→ WHAT YOU NEED TO DO:
Of the lines listed below, return exactly those that run from the line containing "campo de golf" through the line containing "1920s Formal Wear", both included.

→ DATASET EXCERPTS:

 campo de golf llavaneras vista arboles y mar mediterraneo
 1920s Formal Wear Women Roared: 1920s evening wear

--

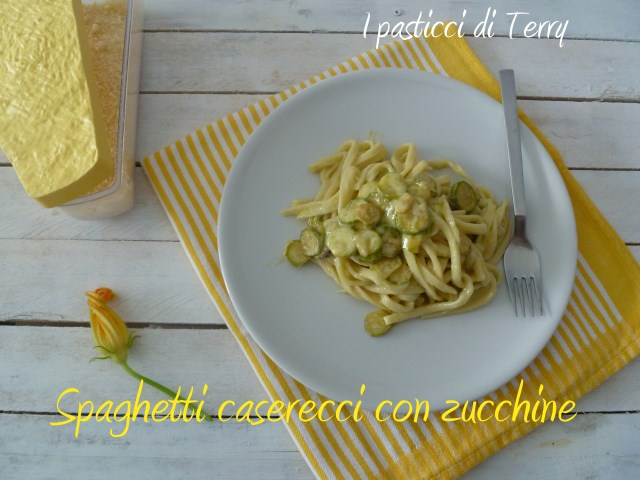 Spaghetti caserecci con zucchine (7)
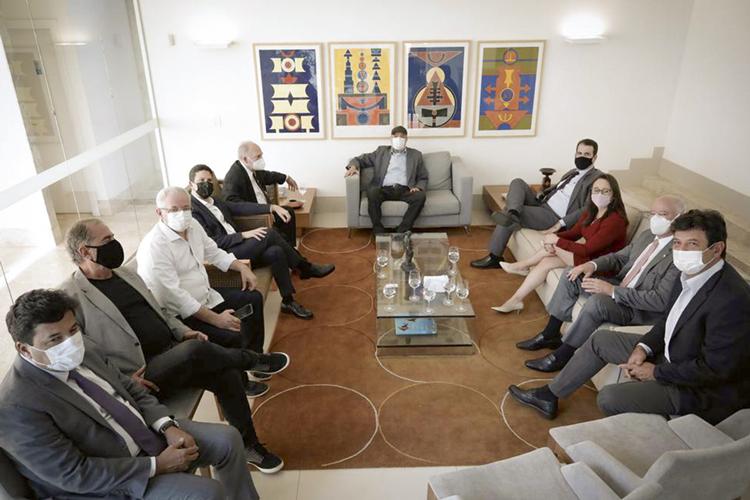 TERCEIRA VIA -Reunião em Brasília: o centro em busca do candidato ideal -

* * *

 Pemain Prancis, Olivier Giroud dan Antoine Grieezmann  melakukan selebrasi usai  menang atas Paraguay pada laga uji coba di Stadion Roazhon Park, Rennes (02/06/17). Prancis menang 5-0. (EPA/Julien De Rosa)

→ SOLUTION TO THIS EXERCISE:
 campo de golf llavaneras vista arboles y mar mediterraneo
 1920s Formal Wear Women Roared: 1920s evening wear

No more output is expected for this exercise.